The item that began the Nihonto discussion is a Japanese sword, it is able to be classified by application of the HTS provisions as either a collectable item of ethnographic interest or as an antique. To determine the correct classification this must be determined in accordance with its primary interest, so it is required to be able to present an argument that supports either a primary interest as an antique, or a primary interest as an ethnographic collectable.
The pivotal question is this:- is this item collectable because it is an antique, or is it collectable because it is of ethnographic interest?
In my opinion, a good barrister could frame a convincing argument for either case. But we cannot have both classifications, the tariff must be decided under only one classification. In this situation we opt for the most favourable classification and comply strictly with all government required actions. I doubt that we would want a lawyer involved.

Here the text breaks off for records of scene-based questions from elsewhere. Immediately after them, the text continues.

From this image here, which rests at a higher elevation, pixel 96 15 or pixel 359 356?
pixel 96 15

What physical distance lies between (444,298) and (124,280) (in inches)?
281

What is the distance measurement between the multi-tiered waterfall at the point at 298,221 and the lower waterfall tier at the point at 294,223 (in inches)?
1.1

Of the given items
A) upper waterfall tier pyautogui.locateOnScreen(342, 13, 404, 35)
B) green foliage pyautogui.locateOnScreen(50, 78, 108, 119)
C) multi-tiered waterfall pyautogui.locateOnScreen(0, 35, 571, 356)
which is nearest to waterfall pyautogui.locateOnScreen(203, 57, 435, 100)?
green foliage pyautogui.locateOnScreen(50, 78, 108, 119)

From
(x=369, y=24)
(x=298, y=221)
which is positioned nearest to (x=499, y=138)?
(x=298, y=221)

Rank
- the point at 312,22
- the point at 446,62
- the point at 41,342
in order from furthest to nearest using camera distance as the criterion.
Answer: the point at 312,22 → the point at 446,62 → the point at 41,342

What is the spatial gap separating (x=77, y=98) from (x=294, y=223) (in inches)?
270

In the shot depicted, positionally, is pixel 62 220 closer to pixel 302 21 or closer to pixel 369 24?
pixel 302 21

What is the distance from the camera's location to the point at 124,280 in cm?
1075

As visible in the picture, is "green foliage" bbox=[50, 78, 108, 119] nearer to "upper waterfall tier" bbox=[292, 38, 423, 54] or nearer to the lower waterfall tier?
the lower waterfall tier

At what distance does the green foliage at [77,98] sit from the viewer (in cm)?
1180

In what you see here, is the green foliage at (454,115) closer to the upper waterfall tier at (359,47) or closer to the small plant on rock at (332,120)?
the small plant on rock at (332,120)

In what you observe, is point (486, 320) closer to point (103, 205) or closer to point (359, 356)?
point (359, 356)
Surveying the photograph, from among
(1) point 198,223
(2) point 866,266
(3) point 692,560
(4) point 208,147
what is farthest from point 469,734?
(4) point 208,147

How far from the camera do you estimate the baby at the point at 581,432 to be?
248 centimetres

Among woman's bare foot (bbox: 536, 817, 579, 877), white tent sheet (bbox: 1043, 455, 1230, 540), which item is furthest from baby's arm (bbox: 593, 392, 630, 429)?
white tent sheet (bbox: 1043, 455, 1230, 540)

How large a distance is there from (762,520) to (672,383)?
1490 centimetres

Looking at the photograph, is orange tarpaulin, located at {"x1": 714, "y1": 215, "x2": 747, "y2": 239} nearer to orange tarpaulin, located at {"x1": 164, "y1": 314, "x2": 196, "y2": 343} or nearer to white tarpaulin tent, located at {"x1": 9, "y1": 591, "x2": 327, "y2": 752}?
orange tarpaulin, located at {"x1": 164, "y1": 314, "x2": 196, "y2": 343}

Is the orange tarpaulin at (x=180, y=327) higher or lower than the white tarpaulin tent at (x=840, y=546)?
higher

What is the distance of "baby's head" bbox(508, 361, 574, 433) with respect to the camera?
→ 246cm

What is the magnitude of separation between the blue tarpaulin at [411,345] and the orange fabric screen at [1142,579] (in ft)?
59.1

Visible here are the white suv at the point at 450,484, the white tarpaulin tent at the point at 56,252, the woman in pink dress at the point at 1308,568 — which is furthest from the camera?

The value of the item is not relevant in determining the applicable tariff, most especially is it not relevant now, since the $800 threshold has been removed. It may well be that the value of an imported item could generate some impact on the cost of importation, but as far as determination of a classification under the HTS Schedule, that value is not something to be considered.
The only thing that is relevant is how the item should be classified, and there is a framework within which that can be achieved.
In my initial post to this thread I included a link to the Customs & Border Protection ruling that clarifies the way in which the responsible authorities consider matters such as this. Here is that link again:-
https://rulings.cbp.gov/ruling/N346428
This official ruling could be used as a model for preparation of a supporting document for the HTS classification used.
In the case of an item of high value, it might be advisable to use a professional service to deal with a matter such as this, but I believe that where the value of an item is of a comparatively low value, then the required documentation could easily be provided by the seller. We are considering this matter as it presently applies to import into the USA, but in fact, a similar situation has applied in Europe for many years, and can be satisfied by provision of an invoice or warrant statement.
I would welcome any information that can demonstrate that what I have written above is incorrect or inaccurate.